Re: [RFC][PATCH 4/4] futex: Rewrite FUTEX_UNLOCK_PI

From: Peter Zijlstra
Date: Fri Nov 25 2016 - 11:19:43 EST


On Thu, Oct 27, 2016 at 10:36:00PM +0200, Thomas Gleixner wrote:
> So that waiter which is now spinning on pi_mutex->lock has already set the
> waiters bit, which you undo. So you created the following scenario:
>
> CPU0 CPU1 CPU2
>
> TID 0x1001 TID 0x1000 TID 0x1002
>
> Acquires futex in user space
> futex value = 0x1000;
>
> futex_lock_pi()
>
> lock_hb()
> set_waiter_bit()
> --> futex value = 0x40001000;
>
> futex_unlock_pi()
> lock_hb()
> attach_to_pi_owner()
> rt_mutex_init_proxy_locked()
> queue_me()
> unlock_hb()
> unlock_hb()
> rt_mutex_lock() wake_futex_pi()
> lock(pi_mutex->lock);
> lock(pi_mutex->lock) new_owner is NULL;
> --> futex value = 0;
> rt_mutex_futex_unlock(pi_mutex);
> unlock(pi_mutex->lock);
> acquire_rt_mutex() return to user space
> Acquires futex in user space
> --> futex value = 0x1002
> fixup_owner()
> fixup_pi_state_owner()
> uval = 0x1002;
> newval = 0x40001001;
> cmpxchg(uval, newval) succeeds
> --> futex value = 0x40001001
>
> Voila. Inconsistent state .... TID 0x1002 is borked now.

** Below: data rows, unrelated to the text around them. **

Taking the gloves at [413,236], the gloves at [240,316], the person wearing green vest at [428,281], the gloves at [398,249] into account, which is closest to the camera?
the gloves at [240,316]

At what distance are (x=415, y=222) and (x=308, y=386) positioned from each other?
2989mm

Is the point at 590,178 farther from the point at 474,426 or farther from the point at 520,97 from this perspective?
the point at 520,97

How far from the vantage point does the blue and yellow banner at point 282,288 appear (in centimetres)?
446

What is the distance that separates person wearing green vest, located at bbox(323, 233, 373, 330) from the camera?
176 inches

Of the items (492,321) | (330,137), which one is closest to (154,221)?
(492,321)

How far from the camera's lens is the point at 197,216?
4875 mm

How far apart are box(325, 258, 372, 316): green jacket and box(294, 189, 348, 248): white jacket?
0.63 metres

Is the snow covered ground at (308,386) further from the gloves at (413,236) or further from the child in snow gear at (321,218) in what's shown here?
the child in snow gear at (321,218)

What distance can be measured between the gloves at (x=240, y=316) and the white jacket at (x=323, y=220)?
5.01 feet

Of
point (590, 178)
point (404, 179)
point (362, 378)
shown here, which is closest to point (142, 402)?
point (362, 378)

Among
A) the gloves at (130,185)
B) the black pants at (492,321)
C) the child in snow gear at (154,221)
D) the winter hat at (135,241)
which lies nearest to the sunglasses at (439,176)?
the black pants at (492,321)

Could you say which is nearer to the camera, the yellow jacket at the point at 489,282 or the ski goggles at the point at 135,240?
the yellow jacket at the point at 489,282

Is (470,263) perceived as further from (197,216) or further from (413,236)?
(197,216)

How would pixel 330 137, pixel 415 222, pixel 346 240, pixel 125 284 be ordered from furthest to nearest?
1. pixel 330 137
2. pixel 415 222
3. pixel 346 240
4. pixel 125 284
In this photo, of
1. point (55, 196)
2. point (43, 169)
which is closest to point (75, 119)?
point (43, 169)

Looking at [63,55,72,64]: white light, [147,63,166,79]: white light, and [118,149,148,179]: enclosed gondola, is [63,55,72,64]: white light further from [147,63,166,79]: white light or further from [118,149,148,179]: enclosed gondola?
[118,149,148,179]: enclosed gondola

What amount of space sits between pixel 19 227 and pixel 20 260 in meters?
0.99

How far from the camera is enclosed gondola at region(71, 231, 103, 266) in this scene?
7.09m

OK, I think its much worse...


Consider:


CPU0 (tid=0x1000) CPU1 (tid=0x1001) CPU2 (tid=0x1002)


acquire in userspace
*uaddr = 0x1000

futex_lock_pi()
acq hb->lock
attach_to_pi_owner
pi_state->refcount == 1
queue_me
rel hb->lock
futex_lock_pi()
acq hb->lock
attach_to_pi_state
pi_state->refcount == 2
queue_me
rel hb->lock

futex_unlock_pi()
acq pi_mutex->lock
top_waiter == (CPU1 | CPU2)
wake_futex_pi()
new_owner == NULL
pi_state->owner = &init_task
*uaddr = 0
rt_mutex_futex_unlock()
ret-to-user


acquire in userspace
*uaddr = 0x1000



>From here there's multiple ways to trainwreck the thing, the way you
list above, lets call this A):

rt_mutex_lock()
acq hb->lock
fixup_owner()
cmpxchg(uaddr, 0x1000, 0x40001002)

*BORKED CPU0*

alternatively we can do; B):

CPU3 (or CPU0 with a different tid)

futex_lock_pi()
acq hb->lock
attach_to_pi_state()
-EINVAL : *uaddr != task_pid_vnr(&init_task)



Now, since CPU1 is pinning the hb->waiter relation, the proposed
fixup_owner() -EAGAIN change cannot work either, since, A1):

rt_mutex_lock()
acq hb->lock
fixup_owner() : -EAGAIN
unqueue_me_pi()
put_pi_state
pi_state->refcount == 1
rel hb->lock
goto retry_private

retry_private:
acq hb->lock
attach_to_pi_state() : -EINVAL


Similar things happen with CMP_REQUEUE doing a lookup_pi_state() around
this point.

I'm sorely tempted to do the 'simple' thing and leak FUTEX_WAITERS,
forcing things into the slow path.